2

I am new in C++ programming. I am trying to implement a code through which I can make a single integer value from 6 or more individual bytes.

I have Implemented same for 4 bytes and it's working

My Code for 4 bytes:

char *command = "\x42\xa0\x82\xa1\x21\x22";
__int64 value;
value = (__int64)(((unsigned char)command[2] << 24) + ((unsigned char)command[3] << 16) + ((unsigned char)command[4] << 8) + (unsigned char)command[5]);
printf("%x  %x  %x  %x  %x",command[2], command[3], command[4], command[5], value);

Using this Code the value of value is 82a12122 but when I try to do for 6 byte then the result was is wrong.

Code for 6 Bytes:

char *command = "\x42\xa0\x82\xa1\x21\x22";
__int64 value;
value = (__int64)(((unsigned char)command[0] << 40) + ((unsigned char)command[1] << 32) + ((unsigned char)command[2] << 24) + ((unsigned char)command[3] << 16) + ((unsigned char)command[4] << 8) + (unsigned char)command[5]);
printf("%x  %x  %x  %x  %x  %x  %x", command[0], command[1], command[2], command[3], command[4], command[5], value);

The output value of value is 82a163c2 which is wrong, I need 42a082a12122. So can anyone tell me how to get the expected output and what is wrong with the 6 Byte Code.

Thanks in Advance.

  • 2
    `(unsigned char)command[0] << 40`, your unsigned char, will be promote to `int` which has less byte than `int64_t` in your case. – Jarod42 Aug 07 '18 at 15:33
  • 1
    don't use `%x`, for chars use `%hhx`, for int64 `%llx` in printf – Iłya Bursov Aug 07 '18 at 15:35
  • You have to cast it to `_int64` before shifting. – Jarod42 Aug 07 '18 at 15:42
  • 2
    @IlyaBursov: Technically, if you want to be careful, [you'd use the `inttypes.h` macros like `PRIx64`](https://stackoverflow.com/a/6850853/364696) rather than guessing at the correspondence between relative width prefixes like `ll` and the fixed bit width types. Or since it's C++, you'd just use `iostream` with `std::cout` and avoid the issue entirely. – ShadowRanger Aug 07 '18 at 15:48
  • 1
    Is this actually C++? looks like low-level C to me. – Walter Aug 07 '18 at 15:51
  • You should declare `command` as `uint8_t const * const` because `char` may be signed or unsigned (or char) as defined by the compiler. – Thomas Matthews Aug 07 '18 at 16:53
  • @Walter: The OP tagged it C++, so I'm assuming they're *able* to use C++ features, even if the code doesn't use any as written. – ShadowRanger Aug 09 '18 at 14:55

2 Answers2

5

Just cast each byte to a sufficiently large unsigned type before shifting. Even after integral promotions (to unsigned int), the type is not large enough to shift by more than 32 bytes (in the usual case, which seems to apply to you).

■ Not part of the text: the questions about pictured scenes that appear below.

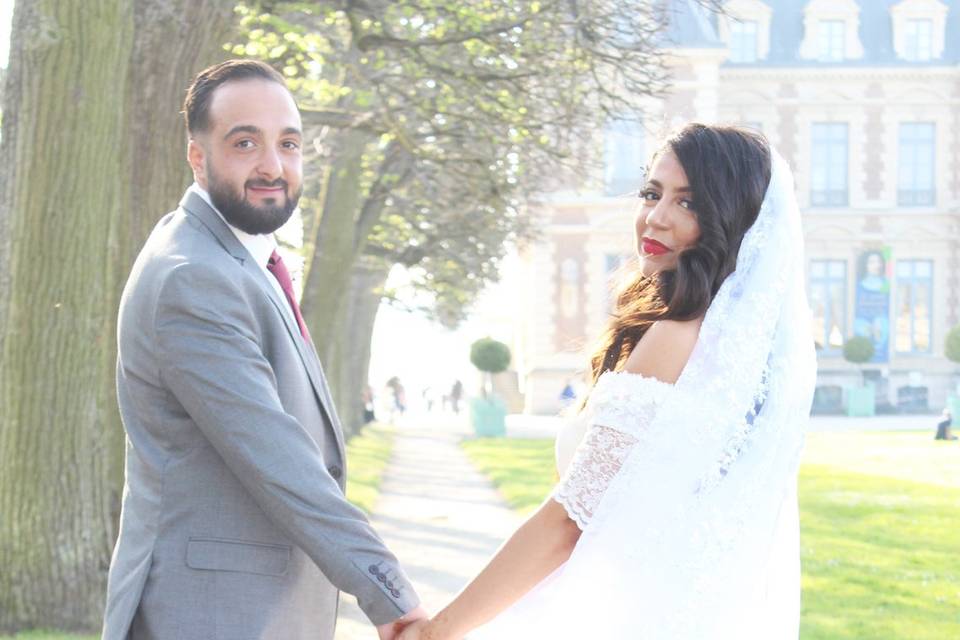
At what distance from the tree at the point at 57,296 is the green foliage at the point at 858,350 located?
4161 centimetres

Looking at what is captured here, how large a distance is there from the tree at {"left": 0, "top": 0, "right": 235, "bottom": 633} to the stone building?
40268 millimetres

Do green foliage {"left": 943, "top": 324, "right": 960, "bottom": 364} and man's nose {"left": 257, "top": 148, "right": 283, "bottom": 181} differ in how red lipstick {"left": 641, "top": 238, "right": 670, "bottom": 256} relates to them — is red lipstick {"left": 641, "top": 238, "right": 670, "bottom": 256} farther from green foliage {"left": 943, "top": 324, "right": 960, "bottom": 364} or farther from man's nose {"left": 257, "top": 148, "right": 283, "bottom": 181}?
green foliage {"left": 943, "top": 324, "right": 960, "bottom": 364}

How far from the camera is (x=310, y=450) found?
3.23 m

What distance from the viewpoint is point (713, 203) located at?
11.9ft

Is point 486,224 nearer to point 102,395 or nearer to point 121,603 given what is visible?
point 102,395

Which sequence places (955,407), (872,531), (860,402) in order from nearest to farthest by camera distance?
(872,531)
(955,407)
(860,402)

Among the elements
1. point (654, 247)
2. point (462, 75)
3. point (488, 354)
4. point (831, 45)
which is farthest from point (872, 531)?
point (831, 45)

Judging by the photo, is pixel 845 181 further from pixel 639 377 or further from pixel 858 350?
pixel 639 377

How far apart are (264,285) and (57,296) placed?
14.3 feet

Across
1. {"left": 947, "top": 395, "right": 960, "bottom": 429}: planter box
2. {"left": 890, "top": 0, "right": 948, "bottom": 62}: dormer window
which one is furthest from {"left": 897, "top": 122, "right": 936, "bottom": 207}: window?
{"left": 947, "top": 395, "right": 960, "bottom": 429}: planter box

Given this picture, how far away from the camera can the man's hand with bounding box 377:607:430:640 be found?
3398 millimetres

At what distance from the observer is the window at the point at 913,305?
1938 inches

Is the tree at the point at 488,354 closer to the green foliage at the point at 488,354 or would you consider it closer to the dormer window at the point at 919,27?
the green foliage at the point at 488,354

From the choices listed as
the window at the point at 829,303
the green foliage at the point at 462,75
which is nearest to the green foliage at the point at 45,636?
the green foliage at the point at 462,75
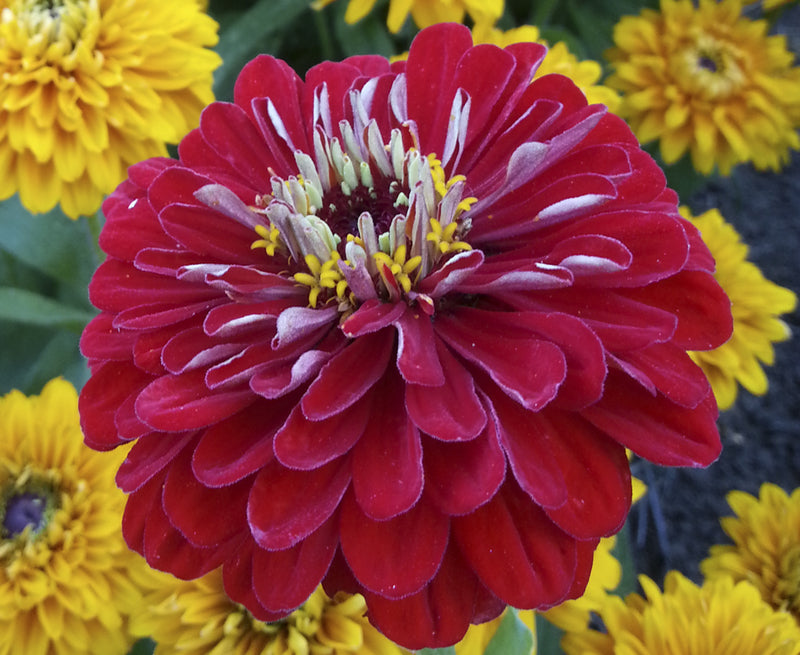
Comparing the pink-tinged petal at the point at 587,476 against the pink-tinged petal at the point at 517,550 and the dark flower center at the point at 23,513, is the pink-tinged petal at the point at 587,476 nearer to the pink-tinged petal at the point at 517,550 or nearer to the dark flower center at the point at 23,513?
the pink-tinged petal at the point at 517,550

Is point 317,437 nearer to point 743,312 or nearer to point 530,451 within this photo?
point 530,451

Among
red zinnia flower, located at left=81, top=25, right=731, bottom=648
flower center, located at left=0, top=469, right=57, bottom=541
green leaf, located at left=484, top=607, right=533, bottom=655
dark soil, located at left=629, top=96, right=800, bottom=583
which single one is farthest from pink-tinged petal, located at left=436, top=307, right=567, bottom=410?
dark soil, located at left=629, top=96, right=800, bottom=583

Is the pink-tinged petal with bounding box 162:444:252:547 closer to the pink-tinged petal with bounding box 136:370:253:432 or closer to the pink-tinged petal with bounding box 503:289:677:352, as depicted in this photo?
the pink-tinged petal with bounding box 136:370:253:432

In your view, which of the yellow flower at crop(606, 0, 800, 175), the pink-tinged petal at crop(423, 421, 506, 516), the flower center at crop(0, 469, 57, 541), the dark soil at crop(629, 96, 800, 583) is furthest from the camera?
the dark soil at crop(629, 96, 800, 583)

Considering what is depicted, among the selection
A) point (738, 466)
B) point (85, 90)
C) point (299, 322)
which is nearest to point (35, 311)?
point (85, 90)

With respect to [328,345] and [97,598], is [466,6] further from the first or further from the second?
[97,598]

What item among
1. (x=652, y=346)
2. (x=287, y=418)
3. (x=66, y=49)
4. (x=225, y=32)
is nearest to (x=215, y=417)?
(x=287, y=418)
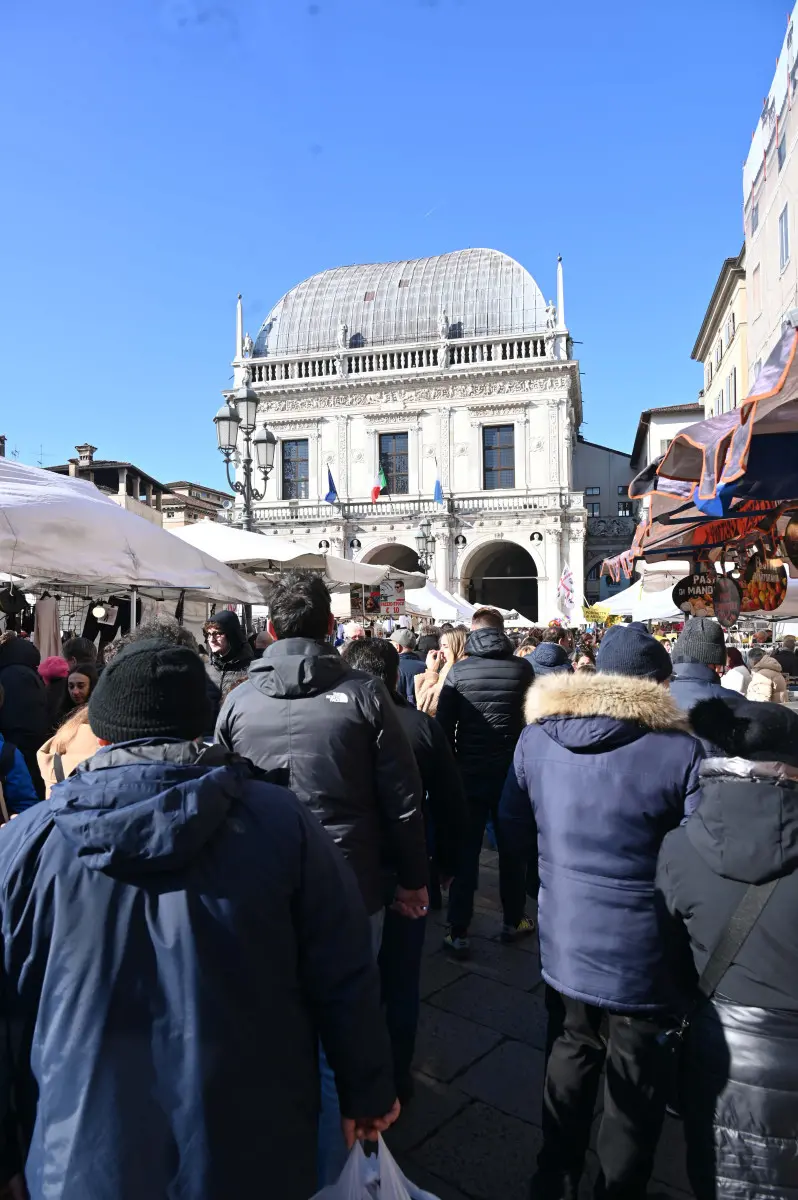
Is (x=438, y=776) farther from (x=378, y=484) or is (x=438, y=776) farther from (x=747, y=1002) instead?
(x=378, y=484)

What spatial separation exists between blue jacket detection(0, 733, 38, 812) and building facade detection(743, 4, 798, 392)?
11913mm

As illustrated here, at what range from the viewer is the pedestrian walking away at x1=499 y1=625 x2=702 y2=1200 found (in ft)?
7.21

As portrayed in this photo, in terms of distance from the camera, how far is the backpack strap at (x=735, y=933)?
177 cm

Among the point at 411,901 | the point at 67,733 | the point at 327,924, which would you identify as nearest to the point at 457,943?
the point at 411,901

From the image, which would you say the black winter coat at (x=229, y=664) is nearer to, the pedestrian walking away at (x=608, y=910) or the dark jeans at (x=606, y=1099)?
the pedestrian walking away at (x=608, y=910)

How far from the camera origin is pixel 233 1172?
1396 mm

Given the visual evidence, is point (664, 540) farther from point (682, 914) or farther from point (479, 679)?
point (682, 914)

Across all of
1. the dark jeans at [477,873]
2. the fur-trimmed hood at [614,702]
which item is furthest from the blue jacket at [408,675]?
the fur-trimmed hood at [614,702]

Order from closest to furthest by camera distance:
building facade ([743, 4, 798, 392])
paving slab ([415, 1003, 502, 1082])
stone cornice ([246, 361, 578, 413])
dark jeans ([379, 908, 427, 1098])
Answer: dark jeans ([379, 908, 427, 1098]), paving slab ([415, 1003, 502, 1082]), building facade ([743, 4, 798, 392]), stone cornice ([246, 361, 578, 413])

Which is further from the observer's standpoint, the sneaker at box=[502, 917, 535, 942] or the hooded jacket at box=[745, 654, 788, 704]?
the hooded jacket at box=[745, 654, 788, 704]

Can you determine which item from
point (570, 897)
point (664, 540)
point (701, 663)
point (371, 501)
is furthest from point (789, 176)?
point (371, 501)

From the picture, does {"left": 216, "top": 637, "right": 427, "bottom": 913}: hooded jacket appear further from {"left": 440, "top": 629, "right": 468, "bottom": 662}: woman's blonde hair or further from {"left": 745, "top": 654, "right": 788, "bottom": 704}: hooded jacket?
{"left": 745, "top": 654, "right": 788, "bottom": 704}: hooded jacket

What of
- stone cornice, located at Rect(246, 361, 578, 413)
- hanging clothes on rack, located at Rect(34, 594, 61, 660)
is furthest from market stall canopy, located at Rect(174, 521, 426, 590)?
stone cornice, located at Rect(246, 361, 578, 413)

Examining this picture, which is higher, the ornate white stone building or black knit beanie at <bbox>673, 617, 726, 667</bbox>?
the ornate white stone building
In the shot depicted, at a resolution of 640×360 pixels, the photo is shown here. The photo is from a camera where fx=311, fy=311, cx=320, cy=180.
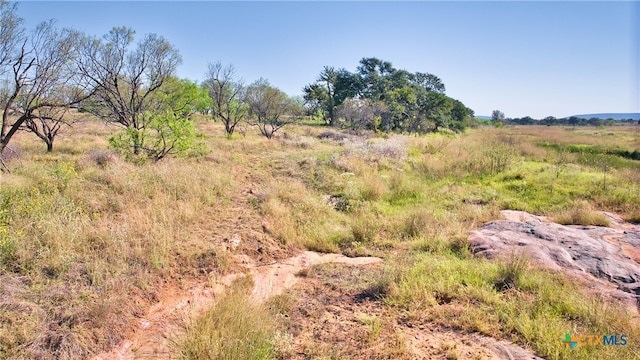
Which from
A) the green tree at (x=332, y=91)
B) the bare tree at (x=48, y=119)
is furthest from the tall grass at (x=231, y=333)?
the green tree at (x=332, y=91)

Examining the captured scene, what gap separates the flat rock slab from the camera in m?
4.38

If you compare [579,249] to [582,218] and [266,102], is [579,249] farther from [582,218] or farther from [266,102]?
[266,102]

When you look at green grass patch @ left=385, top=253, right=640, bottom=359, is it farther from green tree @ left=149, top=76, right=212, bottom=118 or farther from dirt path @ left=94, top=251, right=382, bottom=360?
green tree @ left=149, top=76, right=212, bottom=118

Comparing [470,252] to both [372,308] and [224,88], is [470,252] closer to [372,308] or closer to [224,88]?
[372,308]

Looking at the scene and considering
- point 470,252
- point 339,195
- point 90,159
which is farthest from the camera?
point 90,159

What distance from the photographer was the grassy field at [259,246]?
10.5ft

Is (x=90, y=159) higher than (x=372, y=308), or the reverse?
(x=90, y=159)

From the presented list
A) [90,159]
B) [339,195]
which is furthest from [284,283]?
[90,159]

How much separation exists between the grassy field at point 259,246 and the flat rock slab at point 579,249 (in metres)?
0.43

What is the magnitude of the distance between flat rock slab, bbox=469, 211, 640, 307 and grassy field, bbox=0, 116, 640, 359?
433 millimetres

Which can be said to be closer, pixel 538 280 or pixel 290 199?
pixel 538 280

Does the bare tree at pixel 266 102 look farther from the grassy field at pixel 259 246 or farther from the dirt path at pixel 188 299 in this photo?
the dirt path at pixel 188 299

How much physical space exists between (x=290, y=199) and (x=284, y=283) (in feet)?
11.1

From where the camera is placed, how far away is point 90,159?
32.9ft
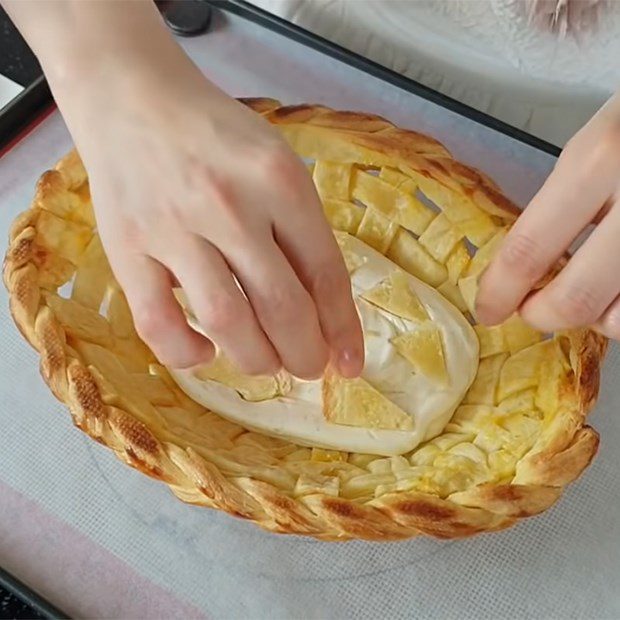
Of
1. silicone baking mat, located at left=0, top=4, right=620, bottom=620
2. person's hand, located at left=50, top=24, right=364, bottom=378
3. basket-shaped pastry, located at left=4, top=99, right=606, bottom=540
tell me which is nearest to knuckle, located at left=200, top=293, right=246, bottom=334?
person's hand, located at left=50, top=24, right=364, bottom=378

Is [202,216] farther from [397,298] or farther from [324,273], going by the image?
[397,298]

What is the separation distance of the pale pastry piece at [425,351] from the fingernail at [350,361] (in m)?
0.10

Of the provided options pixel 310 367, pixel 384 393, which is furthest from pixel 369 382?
pixel 310 367

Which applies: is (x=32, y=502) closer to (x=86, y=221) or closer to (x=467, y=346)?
(x=86, y=221)

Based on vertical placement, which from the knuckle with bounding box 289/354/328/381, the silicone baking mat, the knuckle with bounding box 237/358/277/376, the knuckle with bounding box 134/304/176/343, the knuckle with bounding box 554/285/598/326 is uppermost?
the knuckle with bounding box 134/304/176/343

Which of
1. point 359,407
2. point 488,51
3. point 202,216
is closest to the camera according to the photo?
point 202,216

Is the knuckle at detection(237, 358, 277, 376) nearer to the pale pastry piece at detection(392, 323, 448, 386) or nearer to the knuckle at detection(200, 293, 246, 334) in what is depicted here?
the knuckle at detection(200, 293, 246, 334)

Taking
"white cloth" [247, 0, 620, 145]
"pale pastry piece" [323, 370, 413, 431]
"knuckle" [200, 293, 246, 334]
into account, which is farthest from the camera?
"white cloth" [247, 0, 620, 145]

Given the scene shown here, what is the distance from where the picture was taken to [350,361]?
462 mm

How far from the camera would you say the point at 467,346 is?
0.58 metres

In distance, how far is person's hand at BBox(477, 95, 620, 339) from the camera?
0.45m

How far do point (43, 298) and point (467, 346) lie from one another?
253 millimetres

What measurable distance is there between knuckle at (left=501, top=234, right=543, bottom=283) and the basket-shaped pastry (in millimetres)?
81

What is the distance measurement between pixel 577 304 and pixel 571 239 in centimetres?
3
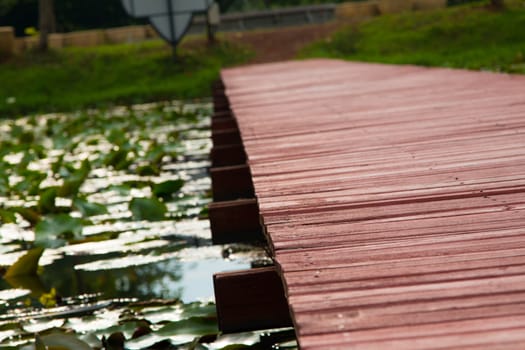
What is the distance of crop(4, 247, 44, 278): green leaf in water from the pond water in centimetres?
2

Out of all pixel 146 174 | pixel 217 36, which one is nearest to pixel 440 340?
pixel 146 174

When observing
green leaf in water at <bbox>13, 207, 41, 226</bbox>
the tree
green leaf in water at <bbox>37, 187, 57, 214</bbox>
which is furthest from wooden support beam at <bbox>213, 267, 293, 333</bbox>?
the tree

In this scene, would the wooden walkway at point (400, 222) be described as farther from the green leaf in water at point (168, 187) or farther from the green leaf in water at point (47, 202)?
the green leaf in water at point (47, 202)

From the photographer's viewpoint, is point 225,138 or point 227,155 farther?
point 225,138

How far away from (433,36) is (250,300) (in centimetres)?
1934

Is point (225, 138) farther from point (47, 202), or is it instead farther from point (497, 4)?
point (497, 4)

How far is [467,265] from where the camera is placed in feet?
5.89

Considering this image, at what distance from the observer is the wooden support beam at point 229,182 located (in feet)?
14.3

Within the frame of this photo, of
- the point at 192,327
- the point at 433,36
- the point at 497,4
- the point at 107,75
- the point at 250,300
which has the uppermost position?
the point at 250,300

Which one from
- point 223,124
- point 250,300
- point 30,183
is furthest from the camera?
point 223,124

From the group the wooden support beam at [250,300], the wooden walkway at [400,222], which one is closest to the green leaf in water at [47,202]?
the wooden walkway at [400,222]

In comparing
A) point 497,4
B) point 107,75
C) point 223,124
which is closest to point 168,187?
point 223,124

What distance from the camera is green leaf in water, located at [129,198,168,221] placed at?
4.35 meters

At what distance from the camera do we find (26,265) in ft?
11.1
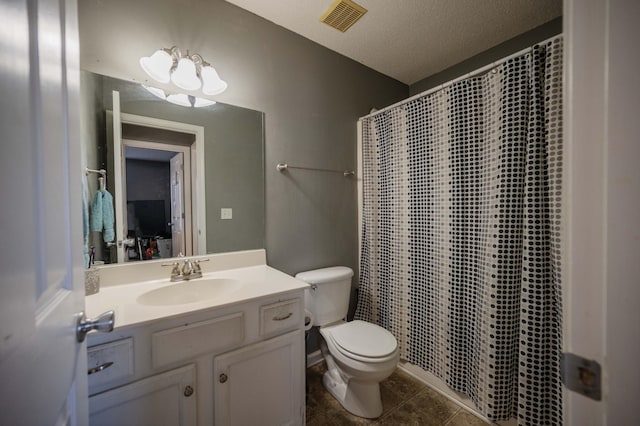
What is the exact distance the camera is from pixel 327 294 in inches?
66.4

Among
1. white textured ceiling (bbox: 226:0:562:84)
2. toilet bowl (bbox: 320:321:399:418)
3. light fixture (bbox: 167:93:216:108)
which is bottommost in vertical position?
toilet bowl (bbox: 320:321:399:418)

See here for demonstration: https://godbolt.org/g/x855XH

unsigned long long large_ok(char x)
{
    return ((unsigned long long)x) << 63;
}

unsigned long long large_incorrect(char x)
{
    return ((unsigned long long)x) << 64;
}


unsigned long long still_ok(char x)
{
    return ((unsigned char)x) << 31;
}

unsigned long long incorrect(char x)
{
    return ((unsigned char)x) << 32;
}

In simpler terms:

The shift operators promote their operands to int/unsigned int automatically. This is why your four byte version works: unsigned int is large enough for all your shifts. However, (in your implementation, as in most common ones) it can only hold 32 bits, and the compiler will not automatically choose a 64 bit type if you shift by more than 32 bits (that would be impossible for the compiler to know).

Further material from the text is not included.